Yeni 52'de neler oluyor! - Men of War #1

Sgt. Rock DC'nin uzun süre boyunca ekmeğini yediği bir Joe Kubert karakteri, Kubert'in DC Comics'in Wonder Woman patronu ve savaş dergleri uzmanı Robert Kannigher ile birlikte yarattığı bu karakter Nick Fury'ye de ilham kaynağı olmuş olabilir; tek bir farkla :

 
Nick Fury savaşı aşıp günümüze kadar gelmenin bir yolunu buldu; ama Sgt. Rock alternatif hikayeler ve başka zaman dilimine atlayan öyküler dışında hep 2.Dünya Savaşının içinde kaldı. İlk olarak 1959'da ortaya çıkan bir karakterin 50 sene kadar aynı savaşta savaşmış olması DC'ye "Yeter ulan" dedirtmiş olacak ki, yeni başlayan Men of War serisinin ilk sayısında Astsubay Çavuşumuzu Onbaşı olarak bir Call of Duty - Modern Warfare ortamında görüyoruz.

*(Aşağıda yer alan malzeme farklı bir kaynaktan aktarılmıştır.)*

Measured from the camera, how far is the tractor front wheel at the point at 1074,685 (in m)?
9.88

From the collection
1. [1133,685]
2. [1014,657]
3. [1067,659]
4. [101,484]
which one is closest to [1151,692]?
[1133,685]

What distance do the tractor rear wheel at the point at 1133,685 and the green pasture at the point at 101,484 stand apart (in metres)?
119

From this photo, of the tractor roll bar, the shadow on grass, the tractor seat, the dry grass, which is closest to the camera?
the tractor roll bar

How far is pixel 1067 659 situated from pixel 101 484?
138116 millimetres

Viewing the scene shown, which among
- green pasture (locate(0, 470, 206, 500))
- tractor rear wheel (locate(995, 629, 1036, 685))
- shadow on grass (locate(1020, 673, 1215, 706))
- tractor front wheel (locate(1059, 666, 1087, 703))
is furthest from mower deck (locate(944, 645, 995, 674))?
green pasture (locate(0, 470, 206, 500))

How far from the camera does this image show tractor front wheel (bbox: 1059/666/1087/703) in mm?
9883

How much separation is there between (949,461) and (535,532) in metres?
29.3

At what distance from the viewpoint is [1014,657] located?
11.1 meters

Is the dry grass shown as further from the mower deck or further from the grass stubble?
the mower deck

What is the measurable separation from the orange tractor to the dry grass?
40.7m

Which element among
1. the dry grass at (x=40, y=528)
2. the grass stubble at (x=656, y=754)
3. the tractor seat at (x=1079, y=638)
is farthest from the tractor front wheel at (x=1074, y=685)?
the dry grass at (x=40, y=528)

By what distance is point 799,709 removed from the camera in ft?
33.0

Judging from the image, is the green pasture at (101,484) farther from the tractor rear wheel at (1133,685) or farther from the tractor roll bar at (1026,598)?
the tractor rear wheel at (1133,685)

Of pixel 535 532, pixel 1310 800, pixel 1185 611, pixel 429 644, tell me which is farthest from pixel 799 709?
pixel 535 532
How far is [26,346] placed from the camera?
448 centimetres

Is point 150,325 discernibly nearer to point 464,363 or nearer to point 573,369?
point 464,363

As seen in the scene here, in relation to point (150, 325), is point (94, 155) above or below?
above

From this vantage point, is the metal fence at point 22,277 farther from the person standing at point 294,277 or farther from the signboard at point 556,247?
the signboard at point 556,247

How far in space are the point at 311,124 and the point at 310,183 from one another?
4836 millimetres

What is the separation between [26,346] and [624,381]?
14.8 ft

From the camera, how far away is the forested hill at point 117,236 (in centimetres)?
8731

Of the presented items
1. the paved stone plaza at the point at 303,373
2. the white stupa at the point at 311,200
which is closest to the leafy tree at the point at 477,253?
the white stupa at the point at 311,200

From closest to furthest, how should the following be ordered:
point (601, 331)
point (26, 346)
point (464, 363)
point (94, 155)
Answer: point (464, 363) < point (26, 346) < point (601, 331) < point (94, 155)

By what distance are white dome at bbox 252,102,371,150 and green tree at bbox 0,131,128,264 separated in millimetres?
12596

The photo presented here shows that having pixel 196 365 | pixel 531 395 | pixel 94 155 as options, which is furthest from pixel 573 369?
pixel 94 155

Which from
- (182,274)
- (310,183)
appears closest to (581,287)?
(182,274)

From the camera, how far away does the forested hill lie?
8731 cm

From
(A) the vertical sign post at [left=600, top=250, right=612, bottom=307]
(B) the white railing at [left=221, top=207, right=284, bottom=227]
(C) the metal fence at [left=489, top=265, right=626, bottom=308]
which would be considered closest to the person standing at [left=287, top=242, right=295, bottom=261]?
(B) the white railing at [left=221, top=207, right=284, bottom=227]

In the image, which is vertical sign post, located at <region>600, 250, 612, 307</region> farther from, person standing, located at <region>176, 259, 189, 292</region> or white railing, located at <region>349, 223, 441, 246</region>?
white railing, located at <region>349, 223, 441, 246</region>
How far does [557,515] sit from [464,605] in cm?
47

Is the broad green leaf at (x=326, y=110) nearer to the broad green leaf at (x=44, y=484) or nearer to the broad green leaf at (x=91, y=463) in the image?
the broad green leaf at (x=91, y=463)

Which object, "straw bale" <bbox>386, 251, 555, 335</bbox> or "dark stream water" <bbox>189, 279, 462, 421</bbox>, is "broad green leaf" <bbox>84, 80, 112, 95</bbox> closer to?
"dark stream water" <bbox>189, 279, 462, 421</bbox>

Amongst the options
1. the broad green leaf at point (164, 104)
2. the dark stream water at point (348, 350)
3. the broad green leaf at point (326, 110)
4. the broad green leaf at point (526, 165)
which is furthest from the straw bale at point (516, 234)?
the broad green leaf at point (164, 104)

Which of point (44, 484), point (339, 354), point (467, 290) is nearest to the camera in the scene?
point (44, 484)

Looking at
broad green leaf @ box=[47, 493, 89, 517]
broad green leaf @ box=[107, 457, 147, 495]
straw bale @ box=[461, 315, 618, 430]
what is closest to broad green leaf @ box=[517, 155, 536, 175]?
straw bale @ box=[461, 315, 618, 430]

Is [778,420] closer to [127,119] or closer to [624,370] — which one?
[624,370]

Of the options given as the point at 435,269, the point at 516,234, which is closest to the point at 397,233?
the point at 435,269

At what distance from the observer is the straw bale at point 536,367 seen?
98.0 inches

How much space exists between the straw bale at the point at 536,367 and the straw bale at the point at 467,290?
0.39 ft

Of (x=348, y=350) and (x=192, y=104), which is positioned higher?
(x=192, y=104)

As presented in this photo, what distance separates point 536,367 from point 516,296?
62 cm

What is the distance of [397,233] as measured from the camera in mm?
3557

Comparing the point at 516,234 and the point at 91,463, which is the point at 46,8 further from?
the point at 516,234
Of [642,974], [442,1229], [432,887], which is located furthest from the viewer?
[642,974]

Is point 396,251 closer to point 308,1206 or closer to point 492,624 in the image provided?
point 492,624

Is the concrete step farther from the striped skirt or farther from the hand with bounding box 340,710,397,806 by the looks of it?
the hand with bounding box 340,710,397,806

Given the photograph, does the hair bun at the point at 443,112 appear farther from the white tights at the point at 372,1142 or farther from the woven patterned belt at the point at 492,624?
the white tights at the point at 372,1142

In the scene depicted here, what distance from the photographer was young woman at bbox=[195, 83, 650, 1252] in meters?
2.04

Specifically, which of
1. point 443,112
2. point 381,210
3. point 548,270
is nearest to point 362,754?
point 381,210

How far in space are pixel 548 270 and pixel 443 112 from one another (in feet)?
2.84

Ee, trend bu; insanlar bunun hem oyununu deli gibi oynayıp hem de tüm uyarlamalarına sahip çıkarken DC'nin bu treni kaçıracağını düşünmek delilik olurdu herhalde.

Men of War serisi de tam olarak bunu hedefliyor olsa gerek, modern savaşın popüler kültür üzerindeki etkisini kullanıp eski bir karakterin kabuk atmasını sağlarken , aynı zamanda video oyunu çağı nerdlerini de sağmayı planladılar belli ki . Ama olmuyor, yemiyor.





Elimizde bize hiçbir şey vermeyen bir ilk sayı var, belki de Sgt.Rock'ın geçmişinin bambaşka bir atmosferde yazılmış olmasından kelli karakterlere ısınamıyor, Garth Ennis'in Battlefields serisini okumuş bir insansanız olaya dahil edilen Superpowered/Supernatural elementleri çocuksu buluyorsunuz. En azından benim için öyle oldu.

Bir de bu saydıklarım ile Navy Seals adıyla derginin arkasına eklemlendirilmiş düz ve sıradan Amerikan propaganda hikayesini birleştirirseniz, seriyi okumak için ilk sayı size hiçbir şey vermezken; okumamak için bir iki bahaneniz oluyor.

"E peki madem bu kadar sıkıcıydı, niye hakkında bir yazı yazdın?" derseniz, siz okuma zahmetine boşuna katlanmayın diye cevap verebilirim. Kötü. Vakit kaybı.